9 Camping Tips for the Festival NewbieArticle by: Andrew Goodwin
Thu April 21, 2016 | 00:00 AM
Let's face it: There's always someone in your friend group at a festival who's never camped before. Don't be ashamed if that fest camping newbie is you! Luckily, all it takes is a bit of practice and some insider knowledge. Below, we bestow upon you some of our very own camping intel for all the newbies out there. Pair our tips with our guide to festival camping landgrabs, and you'll be a camping pro in no time.

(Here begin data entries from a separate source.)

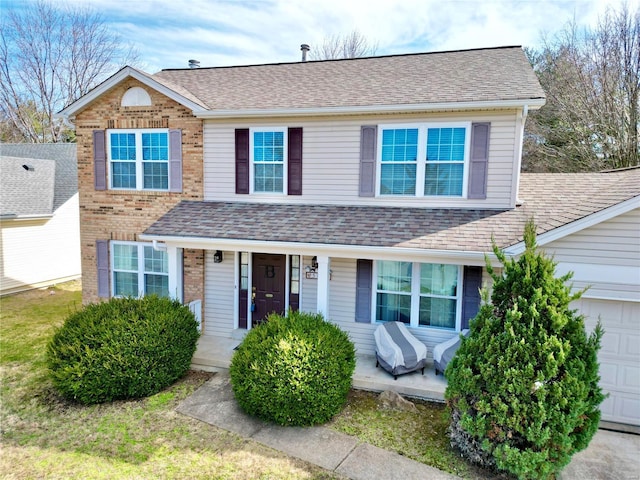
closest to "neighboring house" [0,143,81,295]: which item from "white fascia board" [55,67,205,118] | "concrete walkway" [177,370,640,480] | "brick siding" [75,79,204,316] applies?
"brick siding" [75,79,204,316]

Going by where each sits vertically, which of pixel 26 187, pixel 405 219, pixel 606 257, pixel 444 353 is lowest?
pixel 444 353

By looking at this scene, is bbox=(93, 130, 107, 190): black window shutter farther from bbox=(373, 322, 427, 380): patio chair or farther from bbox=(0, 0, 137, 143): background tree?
bbox=(0, 0, 137, 143): background tree

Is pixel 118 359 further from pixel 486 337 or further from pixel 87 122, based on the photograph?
pixel 87 122

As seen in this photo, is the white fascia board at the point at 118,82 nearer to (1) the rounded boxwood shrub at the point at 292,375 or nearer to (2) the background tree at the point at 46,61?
(1) the rounded boxwood shrub at the point at 292,375

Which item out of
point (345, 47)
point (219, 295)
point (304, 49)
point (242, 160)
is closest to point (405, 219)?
point (242, 160)

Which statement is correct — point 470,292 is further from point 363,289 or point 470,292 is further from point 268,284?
point 268,284

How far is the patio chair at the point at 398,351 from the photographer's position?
7637mm

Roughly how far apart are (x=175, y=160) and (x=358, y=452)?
780cm

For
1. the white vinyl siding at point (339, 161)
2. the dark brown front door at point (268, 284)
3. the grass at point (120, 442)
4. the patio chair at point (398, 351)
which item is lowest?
the grass at point (120, 442)

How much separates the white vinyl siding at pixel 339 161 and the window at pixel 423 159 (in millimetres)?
165

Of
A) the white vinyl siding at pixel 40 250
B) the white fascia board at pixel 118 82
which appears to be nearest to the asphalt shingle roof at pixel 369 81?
the white fascia board at pixel 118 82

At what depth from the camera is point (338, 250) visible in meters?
7.95

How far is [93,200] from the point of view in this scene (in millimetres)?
10555

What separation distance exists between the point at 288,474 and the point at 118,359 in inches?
138
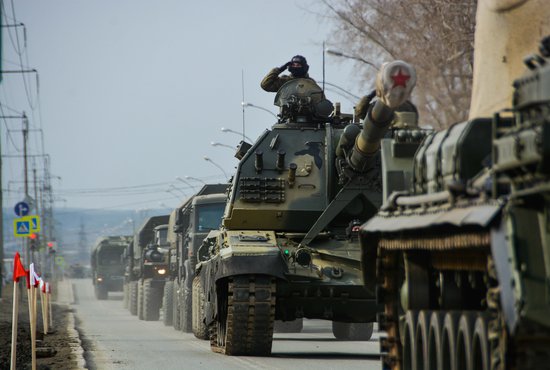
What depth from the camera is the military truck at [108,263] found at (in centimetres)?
7025

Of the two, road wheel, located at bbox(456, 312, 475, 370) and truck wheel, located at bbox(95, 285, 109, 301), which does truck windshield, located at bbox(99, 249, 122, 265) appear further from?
road wheel, located at bbox(456, 312, 475, 370)

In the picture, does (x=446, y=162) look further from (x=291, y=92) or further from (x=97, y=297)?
(x=97, y=297)

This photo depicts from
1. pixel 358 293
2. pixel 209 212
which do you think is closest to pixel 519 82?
pixel 358 293

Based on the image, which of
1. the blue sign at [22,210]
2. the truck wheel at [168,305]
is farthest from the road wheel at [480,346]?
the blue sign at [22,210]

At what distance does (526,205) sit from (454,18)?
34.2m

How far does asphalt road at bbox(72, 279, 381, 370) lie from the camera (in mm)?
18766

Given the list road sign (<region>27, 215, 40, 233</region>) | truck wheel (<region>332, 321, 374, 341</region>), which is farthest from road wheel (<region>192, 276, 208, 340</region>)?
road sign (<region>27, 215, 40, 233</region>)

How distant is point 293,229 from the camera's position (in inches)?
845

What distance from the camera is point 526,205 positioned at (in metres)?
9.45

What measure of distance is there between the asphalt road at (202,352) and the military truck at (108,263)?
38.3m

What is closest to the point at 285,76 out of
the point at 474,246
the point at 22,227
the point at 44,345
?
the point at 44,345

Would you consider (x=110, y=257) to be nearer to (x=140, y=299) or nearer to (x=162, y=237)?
(x=162, y=237)

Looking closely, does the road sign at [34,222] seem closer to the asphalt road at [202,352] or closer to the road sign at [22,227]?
the road sign at [22,227]

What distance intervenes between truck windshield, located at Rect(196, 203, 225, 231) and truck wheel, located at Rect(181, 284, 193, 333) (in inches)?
50.8
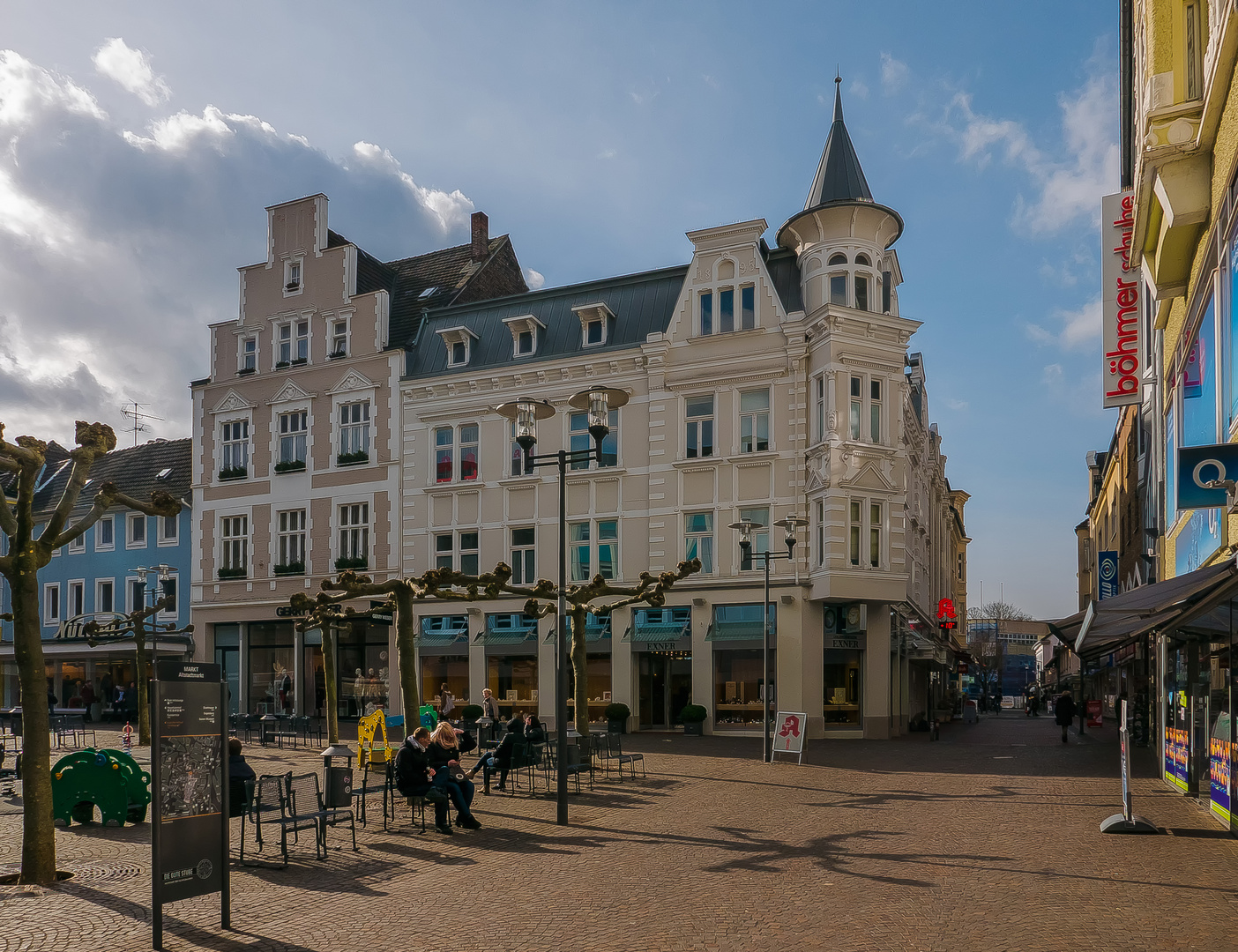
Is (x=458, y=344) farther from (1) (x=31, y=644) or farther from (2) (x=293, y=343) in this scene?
(1) (x=31, y=644)

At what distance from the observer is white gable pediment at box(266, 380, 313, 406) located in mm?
42031

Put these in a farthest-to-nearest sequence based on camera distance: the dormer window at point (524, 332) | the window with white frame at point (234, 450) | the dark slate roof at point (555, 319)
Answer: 1. the window with white frame at point (234, 450)
2. the dormer window at point (524, 332)
3. the dark slate roof at point (555, 319)

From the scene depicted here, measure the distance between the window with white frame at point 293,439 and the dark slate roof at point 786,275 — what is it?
1851 cm

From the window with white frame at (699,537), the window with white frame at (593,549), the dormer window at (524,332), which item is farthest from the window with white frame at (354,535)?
the window with white frame at (699,537)

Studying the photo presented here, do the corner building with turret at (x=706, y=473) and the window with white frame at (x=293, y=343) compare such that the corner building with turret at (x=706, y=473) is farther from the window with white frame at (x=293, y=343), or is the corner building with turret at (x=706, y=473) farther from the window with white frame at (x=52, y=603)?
the window with white frame at (x=52, y=603)

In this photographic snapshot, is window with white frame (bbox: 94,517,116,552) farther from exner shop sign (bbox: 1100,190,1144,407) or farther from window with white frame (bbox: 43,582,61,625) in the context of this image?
exner shop sign (bbox: 1100,190,1144,407)

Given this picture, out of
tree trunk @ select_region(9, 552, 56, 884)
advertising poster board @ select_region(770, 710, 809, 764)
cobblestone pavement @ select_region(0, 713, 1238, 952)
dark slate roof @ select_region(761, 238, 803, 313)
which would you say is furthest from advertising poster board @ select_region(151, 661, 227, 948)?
dark slate roof @ select_region(761, 238, 803, 313)

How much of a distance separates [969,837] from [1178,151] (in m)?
9.05

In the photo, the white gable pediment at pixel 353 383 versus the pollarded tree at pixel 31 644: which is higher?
the white gable pediment at pixel 353 383

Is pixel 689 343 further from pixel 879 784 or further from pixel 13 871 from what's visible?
pixel 13 871

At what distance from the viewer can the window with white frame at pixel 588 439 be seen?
36.4m

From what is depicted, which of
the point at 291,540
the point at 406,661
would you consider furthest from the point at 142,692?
the point at 291,540

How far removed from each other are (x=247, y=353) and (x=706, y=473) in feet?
66.2

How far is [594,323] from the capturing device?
37.9 meters
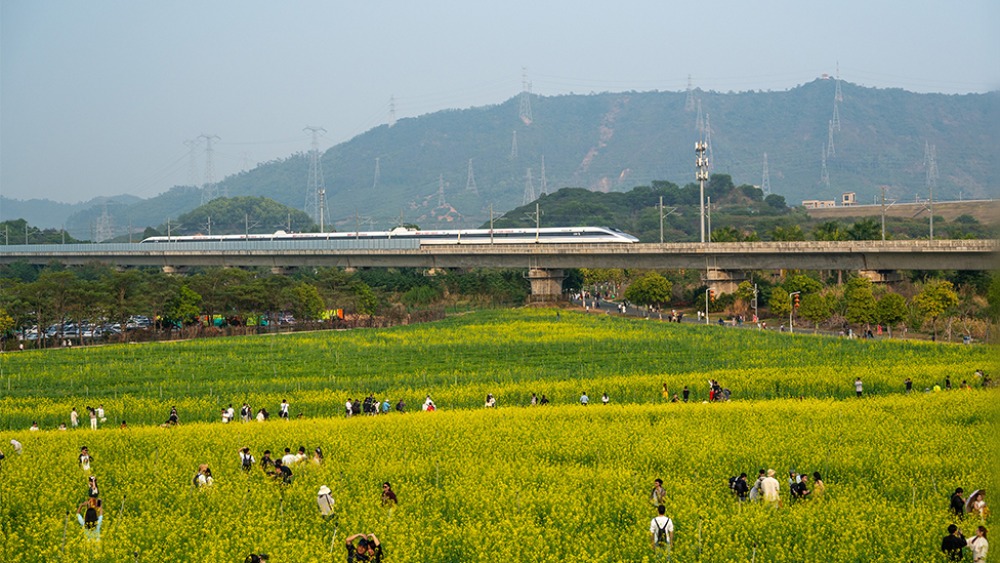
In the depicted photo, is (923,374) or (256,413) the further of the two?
(923,374)

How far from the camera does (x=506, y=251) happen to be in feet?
392

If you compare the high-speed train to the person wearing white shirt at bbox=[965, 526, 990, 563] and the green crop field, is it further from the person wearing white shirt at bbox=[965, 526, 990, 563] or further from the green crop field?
the person wearing white shirt at bbox=[965, 526, 990, 563]

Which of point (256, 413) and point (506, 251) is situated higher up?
point (506, 251)

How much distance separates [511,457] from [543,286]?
86399mm

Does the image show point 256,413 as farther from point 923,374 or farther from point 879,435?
point 923,374

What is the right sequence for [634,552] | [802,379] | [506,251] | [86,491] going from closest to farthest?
1. [634,552]
2. [86,491]
3. [802,379]
4. [506,251]

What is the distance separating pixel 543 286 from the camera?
120 metres

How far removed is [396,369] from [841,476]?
→ 36613mm

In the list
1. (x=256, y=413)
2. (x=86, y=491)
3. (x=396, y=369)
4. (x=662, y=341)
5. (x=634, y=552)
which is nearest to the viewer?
(x=634, y=552)

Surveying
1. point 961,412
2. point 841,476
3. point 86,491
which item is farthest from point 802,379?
point 86,491

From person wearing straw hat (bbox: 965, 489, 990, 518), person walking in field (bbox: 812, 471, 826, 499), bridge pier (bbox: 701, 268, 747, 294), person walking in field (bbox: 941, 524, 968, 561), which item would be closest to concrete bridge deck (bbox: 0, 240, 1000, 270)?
bridge pier (bbox: 701, 268, 747, 294)

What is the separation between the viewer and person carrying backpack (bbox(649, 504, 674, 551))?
22.7 meters

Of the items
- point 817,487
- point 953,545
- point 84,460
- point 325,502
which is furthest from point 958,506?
point 84,460

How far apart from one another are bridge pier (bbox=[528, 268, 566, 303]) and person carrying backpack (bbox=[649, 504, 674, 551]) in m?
95.7
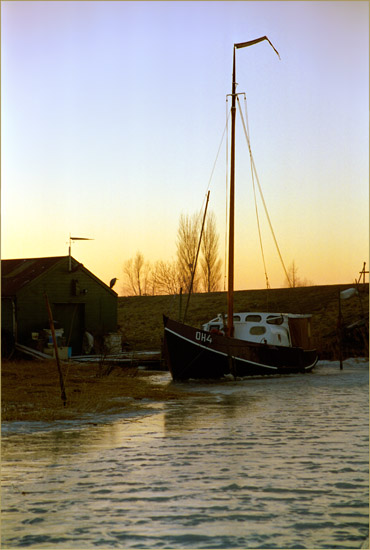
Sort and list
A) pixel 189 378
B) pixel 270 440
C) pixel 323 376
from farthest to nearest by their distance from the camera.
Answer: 1. pixel 323 376
2. pixel 189 378
3. pixel 270 440

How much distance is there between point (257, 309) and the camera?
5581cm

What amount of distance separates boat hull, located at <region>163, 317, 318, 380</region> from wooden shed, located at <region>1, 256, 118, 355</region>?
211 inches

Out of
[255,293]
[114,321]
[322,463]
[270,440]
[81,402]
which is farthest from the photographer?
[255,293]

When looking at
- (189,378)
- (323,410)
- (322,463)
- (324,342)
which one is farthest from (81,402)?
(324,342)

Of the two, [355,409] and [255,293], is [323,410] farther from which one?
[255,293]

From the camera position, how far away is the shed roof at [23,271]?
104 ft

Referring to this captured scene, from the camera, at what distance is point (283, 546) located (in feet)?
22.9

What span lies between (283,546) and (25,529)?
2503 mm

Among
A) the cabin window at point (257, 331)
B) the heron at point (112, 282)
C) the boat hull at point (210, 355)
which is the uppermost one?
the heron at point (112, 282)

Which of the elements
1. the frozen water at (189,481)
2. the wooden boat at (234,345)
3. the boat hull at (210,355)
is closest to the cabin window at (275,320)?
the wooden boat at (234,345)

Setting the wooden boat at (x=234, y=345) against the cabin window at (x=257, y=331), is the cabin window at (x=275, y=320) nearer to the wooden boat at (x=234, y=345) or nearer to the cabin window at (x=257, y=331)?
the wooden boat at (x=234, y=345)

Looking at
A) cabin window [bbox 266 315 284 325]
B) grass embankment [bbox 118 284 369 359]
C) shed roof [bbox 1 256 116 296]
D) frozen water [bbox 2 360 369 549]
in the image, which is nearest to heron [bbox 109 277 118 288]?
shed roof [bbox 1 256 116 296]

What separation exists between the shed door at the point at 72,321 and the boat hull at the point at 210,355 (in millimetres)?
6644

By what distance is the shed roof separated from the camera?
31.7 metres
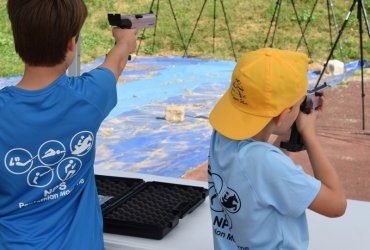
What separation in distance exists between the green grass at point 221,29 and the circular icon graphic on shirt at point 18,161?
908 cm

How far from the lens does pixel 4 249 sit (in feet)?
4.03

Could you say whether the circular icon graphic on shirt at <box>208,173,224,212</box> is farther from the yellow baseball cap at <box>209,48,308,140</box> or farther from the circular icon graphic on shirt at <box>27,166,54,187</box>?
the circular icon graphic on shirt at <box>27,166,54,187</box>

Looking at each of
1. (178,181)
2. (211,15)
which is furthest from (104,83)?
(211,15)

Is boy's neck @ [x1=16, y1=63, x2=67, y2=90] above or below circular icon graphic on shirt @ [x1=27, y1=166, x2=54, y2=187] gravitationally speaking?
above

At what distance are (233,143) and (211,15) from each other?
1194cm

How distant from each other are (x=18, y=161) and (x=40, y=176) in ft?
0.18

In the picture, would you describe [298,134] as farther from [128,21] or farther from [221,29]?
[221,29]

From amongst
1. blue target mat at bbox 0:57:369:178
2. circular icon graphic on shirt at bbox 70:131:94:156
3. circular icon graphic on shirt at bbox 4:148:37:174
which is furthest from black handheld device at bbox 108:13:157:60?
blue target mat at bbox 0:57:369:178

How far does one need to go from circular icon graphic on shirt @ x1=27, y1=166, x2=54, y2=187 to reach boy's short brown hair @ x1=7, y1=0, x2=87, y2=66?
0.22 m

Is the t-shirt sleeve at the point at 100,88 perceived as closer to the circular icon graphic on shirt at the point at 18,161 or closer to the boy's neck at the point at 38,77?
the boy's neck at the point at 38,77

Find a Reliable, Sturdy Tent
Photo courtesy of Exit Fest
Tent prices are at an all-time low these days – but that doesn't mean cheap tents are the way to go. In fact, cheap tents often increase festival waste; lazy festival-goers leave these low-investment tents behind when they vacate festival grounds and they wind up in the trash. It's a better use of your money to get a sturdy and reliable tent that will last you many summers of festival adventures, and beyond.
Try a Hammock!
Photo courtesy of Electric Forest
Whether you’re camping solo or with a group, hammocks are easy, efficient and super cozy. All you need is a couple of trees and voila! You’re all set up. There really is nothing better than being wrapped up in your own little cocoon and gently swaying back and forth to help put you to sleep. We recommend splurging the few extra dollars to get the mosquito/bug net, which can make a huge difference depending on where you’re camping.
Cook for a King
Photo by Andrew Jorgensen
Just because you’re camping, doesn’t mean you need to scavenge for food or eat out of cans of corn to survive. Get yourself a compact propane camping stove and few utensils and you can cook yourself a feast whenever you want. It’s best to get foods that don’t perish quickly and can be stored in a cooler easily. Be sure to discard of food properly (and lock it away from inquisitive wildlife).
Bring Plenty of Water!
Photo by Alexander/Flickr Creative Commons
One rule of thumb: No matter how much water you originally think you need to bring, double it. You can never have enough water, especially while you’re out partying at a festival and walking around in the hot sun all day. You should have at LEAST a gallon per person, per day. Maybe add another gallon to cover your drinking, cooking and cleaning.
Make Yourself a Shady Grove
Photo by Daniel Zetterstrom
Unless you’re camping in a lush jungle with banana trees fanned out over you, come prepared to make your own shade. Many festivals have campsites that are exposed to the sun in brutally hot climates, so bring a pop-up tent or tarp to help create a nice place to cool off and relax back at your site is crucial.
Light It Up
Photo by Adam Zareczny
It gets dark when you’re out in the middle of nowhere; bring some light. A good flashlight is best, but a lantern or battery-powered headlamps can really brighten up your site, help prevent injury and allow you to actually see what you’re doing.
Photo by Daniel Zetterstrom
You don’t want to have your set-up so decked out that you forget to go explore the music, but it's always nice to have your campsite nicely decorated to create a relaxing atmosphere for you and your friends. After all, a good environment can make a world of difference in your attitude and overall enjoyment, so whip out those tiki torches, tapestries and LED palm trees to create your own humble abode.
Gear Up for Rain
Photo by Peter Burgess/Flickr CC
We all have accurate forecasts in the palms of our hands (hello, weather apps), so it’s always a good idea to come prepared. If there's rain on the horizon, a tarp, rain jacket and rain boots are wise investments and will be your favorite purchases if the weather decides to turn on you. Be sure to have additional dry clothing on hand – but you can always dry out your damp clothes by the fire (if fires are allowed!)
Photo by Spanky New/Flickr Creative Commons
We all love being outdoors and camping at festivals in amazing locations, so please clean up your trash! We all want to make our festivals greener and cleaner for everyone involved; that all starts with individuals being conscious of their impact on campsites and making the smallest efforts to recycle, prevent extra waste and respect Mother Earth as much as possible.